___ Text

The scale may not show up well in that picture but the entire property front to that porch edge is 90'+. Look at the scale. The homeowner told me it was 52' and I didn't think he was far off. By the time I factor some dude getting in there messing around with 125 year old slate, its probably the same price and safer to just use the boom. There are seven dormers if memory serves me.


----------



## Workaholic (Apr 17, 2007)

Schmidt & Co. said:


> I'll give you mine if you want it. I'll even bring it to your shop in July.
> 
> Sorry Sean.


No worries it would be a novelty item for me, if I ever had to use a 60' it would be a lift rental all the way. Funny thing is I get pissed when I have to use a 40' a 60' might get my intestines twisted with hostility. lol.


----------



## DeanV (Apr 18, 2007)

______
___ Material

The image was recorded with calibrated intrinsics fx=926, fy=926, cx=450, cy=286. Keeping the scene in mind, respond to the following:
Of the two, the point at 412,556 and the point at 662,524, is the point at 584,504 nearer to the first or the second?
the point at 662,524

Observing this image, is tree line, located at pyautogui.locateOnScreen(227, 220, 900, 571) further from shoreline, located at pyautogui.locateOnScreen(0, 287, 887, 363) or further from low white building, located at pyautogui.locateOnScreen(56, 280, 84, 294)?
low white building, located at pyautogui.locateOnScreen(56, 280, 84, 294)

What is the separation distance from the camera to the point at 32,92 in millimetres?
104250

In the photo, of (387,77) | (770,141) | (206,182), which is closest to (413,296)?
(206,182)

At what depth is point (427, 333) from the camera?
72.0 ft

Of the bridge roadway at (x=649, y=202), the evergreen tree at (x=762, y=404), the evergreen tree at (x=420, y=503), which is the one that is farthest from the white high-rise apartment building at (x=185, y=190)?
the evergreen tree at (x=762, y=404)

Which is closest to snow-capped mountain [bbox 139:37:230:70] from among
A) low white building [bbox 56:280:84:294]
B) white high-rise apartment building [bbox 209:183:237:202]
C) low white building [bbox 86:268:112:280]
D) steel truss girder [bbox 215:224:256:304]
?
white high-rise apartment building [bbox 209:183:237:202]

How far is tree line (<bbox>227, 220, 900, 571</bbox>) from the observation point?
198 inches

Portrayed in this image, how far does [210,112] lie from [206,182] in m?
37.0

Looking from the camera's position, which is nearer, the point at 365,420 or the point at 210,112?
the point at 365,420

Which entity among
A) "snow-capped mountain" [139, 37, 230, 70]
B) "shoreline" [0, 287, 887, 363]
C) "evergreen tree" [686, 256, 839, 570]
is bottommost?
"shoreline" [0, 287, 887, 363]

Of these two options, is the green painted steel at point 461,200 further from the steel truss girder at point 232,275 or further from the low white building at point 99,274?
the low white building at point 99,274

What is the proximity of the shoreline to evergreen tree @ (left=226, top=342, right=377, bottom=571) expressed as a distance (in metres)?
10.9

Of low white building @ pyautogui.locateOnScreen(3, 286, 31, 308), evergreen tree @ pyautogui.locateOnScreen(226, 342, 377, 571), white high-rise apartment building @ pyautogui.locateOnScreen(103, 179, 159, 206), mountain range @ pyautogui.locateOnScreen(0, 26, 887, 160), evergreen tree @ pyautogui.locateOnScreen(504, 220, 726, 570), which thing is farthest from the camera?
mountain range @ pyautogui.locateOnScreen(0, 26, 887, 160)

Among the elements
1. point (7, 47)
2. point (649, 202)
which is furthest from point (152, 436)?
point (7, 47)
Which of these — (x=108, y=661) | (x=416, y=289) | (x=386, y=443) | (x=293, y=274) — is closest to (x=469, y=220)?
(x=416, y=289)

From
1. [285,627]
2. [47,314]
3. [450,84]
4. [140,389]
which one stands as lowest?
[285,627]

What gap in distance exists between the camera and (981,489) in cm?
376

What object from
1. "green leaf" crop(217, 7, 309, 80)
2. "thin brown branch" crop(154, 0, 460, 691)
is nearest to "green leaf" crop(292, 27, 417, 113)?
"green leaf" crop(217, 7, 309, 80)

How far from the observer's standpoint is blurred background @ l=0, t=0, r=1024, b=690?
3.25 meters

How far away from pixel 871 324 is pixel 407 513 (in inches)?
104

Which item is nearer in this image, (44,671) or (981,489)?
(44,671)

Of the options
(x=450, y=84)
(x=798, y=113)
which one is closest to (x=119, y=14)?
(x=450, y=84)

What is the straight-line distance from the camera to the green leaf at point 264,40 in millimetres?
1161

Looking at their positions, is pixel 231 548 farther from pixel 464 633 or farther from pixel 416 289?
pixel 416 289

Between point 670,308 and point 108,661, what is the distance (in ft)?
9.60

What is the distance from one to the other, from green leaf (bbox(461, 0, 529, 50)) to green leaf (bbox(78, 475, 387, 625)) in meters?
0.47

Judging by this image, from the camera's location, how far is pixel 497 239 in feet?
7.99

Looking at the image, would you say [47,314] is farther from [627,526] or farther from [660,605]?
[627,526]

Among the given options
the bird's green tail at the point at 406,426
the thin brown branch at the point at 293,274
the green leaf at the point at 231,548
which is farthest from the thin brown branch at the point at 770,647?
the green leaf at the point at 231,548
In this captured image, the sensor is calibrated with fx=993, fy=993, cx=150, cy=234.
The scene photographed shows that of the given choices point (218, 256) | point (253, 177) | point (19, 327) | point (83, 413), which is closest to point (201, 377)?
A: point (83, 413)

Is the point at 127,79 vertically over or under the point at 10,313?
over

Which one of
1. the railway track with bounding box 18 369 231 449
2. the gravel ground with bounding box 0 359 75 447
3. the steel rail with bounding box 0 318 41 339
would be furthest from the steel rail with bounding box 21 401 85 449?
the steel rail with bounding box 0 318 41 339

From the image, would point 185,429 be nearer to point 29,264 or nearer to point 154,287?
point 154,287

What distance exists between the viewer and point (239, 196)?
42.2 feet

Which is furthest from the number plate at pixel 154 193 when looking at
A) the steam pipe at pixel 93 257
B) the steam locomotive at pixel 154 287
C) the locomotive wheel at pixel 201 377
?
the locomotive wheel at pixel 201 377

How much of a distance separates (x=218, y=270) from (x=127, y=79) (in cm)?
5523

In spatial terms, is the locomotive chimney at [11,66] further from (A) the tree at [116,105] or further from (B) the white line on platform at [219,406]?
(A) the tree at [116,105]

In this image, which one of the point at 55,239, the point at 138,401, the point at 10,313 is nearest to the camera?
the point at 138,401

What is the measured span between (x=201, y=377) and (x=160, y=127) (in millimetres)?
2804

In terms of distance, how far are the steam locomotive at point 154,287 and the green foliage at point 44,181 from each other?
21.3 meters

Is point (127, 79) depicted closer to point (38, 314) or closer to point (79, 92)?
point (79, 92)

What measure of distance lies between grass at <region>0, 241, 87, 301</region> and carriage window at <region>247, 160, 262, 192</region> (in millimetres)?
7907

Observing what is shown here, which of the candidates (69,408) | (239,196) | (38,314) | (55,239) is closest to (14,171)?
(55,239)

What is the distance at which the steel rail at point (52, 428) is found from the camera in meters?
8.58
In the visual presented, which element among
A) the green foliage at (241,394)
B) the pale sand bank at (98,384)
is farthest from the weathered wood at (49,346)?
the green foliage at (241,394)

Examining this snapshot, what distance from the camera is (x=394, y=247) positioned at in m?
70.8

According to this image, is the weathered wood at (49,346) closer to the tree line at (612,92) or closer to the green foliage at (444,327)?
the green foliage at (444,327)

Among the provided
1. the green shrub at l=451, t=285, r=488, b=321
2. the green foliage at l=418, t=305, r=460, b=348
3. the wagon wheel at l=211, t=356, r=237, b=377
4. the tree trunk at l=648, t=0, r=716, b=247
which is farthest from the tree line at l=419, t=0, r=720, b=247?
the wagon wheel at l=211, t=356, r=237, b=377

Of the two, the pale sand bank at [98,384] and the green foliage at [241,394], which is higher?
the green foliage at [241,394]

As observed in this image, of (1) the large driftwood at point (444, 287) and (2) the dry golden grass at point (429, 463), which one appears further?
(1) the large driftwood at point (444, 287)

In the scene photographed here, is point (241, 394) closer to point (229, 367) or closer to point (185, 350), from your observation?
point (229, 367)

______

What you should do>
List every distinct length in feet that the forum thread mentions, each given once. The records were taken from a source unrelated to the forum thread.

Expected answer>
90'+, 52', 60', 40'